The controversial North American Free Trade Agreement isn't a marketing marvel but will help the continent's overall economy, a political science professor says.
"I don't think it's going to be a bonanza," said Phillip Kelly, Emporia State University professor and president of the Midwest Association of Latin American Studies.
However, he said, NAFTA should eliminate trade barriers and serve as an important building block in the economic development of Mexico, Canada and the United States.
"I favor free trade. I'm skeptical of tariffs," he said.
Kelly spoke Wednesday during a University Forum lecture at Ecumenical Christian Ministries, 1204 Oread. His academic specialty is Mexico.
NAFTA is far from reality. It's being challenged in many quarters. President Clinton supports the pact, but more than 200 House members oppose it.
Polls show less than 50 percent of Mexicans support NAFTA, and Canadian Prime Minister-elect Jean Chretien wants to re-open negotiations.
In the United States, Kelly said the agreement would add 170,000 jobs and permit expansion of high-tech trade.
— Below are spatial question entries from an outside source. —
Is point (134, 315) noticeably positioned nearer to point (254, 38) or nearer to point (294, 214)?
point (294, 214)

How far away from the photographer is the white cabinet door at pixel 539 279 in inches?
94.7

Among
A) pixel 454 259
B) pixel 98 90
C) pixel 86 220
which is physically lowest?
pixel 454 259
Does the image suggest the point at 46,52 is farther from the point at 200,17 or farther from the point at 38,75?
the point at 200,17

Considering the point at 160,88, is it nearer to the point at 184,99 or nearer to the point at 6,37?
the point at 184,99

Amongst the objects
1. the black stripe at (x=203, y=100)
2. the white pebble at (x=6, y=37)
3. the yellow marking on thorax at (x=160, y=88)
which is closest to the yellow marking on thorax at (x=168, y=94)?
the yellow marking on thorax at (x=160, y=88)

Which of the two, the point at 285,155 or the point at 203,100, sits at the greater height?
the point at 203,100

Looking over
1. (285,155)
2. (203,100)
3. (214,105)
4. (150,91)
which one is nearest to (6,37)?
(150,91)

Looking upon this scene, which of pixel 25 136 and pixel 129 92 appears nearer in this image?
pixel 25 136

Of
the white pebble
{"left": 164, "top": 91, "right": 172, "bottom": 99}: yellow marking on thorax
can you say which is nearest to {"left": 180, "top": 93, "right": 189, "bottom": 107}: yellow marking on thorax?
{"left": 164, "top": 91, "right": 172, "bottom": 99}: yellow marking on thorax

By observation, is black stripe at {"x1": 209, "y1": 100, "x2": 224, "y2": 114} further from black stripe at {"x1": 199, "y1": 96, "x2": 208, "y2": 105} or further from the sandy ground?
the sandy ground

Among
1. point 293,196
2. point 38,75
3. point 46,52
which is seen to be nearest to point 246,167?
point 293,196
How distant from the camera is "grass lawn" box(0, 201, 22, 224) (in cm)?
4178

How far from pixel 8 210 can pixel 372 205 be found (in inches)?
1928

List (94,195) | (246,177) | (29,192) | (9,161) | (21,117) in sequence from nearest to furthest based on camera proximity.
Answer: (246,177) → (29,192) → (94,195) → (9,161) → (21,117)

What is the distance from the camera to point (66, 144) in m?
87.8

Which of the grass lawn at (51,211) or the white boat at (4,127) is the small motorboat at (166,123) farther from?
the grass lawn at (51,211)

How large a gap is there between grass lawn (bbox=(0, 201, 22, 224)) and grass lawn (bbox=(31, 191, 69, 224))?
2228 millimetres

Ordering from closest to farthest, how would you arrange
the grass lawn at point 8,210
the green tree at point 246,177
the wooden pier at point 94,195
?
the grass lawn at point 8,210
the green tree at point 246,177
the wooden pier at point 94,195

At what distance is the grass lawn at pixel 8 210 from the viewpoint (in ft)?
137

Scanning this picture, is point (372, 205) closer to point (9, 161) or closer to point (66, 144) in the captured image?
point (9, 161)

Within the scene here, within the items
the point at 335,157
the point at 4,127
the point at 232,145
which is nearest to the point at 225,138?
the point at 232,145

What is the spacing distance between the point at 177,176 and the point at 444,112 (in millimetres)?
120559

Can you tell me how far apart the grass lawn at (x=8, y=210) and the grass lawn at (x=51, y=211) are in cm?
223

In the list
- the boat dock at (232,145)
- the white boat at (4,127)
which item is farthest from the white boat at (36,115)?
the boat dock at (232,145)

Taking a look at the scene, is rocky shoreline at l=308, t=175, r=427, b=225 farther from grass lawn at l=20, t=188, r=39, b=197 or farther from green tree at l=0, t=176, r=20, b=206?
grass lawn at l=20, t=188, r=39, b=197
Some sectors of the U.S. economy will be hurt by the agreement, particularly people in low-skill jobs. Retraining those workers should be a government priority, Kelly said.
Kelly said NAFTA will cause economic upheaval in some areas of Mexico, because inefficient businesses won't be able to compete with U.S. and Canadian manufacturers.
American companies should think twice about shifting operations to Mexico, which lacks reliable transportation, utilities, clean water and educational institutions. The Mexican government is also viewed as corrupt, he said.
NAFTA lacks provisions to force the Mexican government to accept monitoring of industry to promote compliance with labor and environmental laws.
"Undoubtedly, there will be places where they will not be enforced," Kelly said.
He said he was troubled business interests had such a powerful voice in drafting NAFTA, while ordinary citizens were generally left out of the process.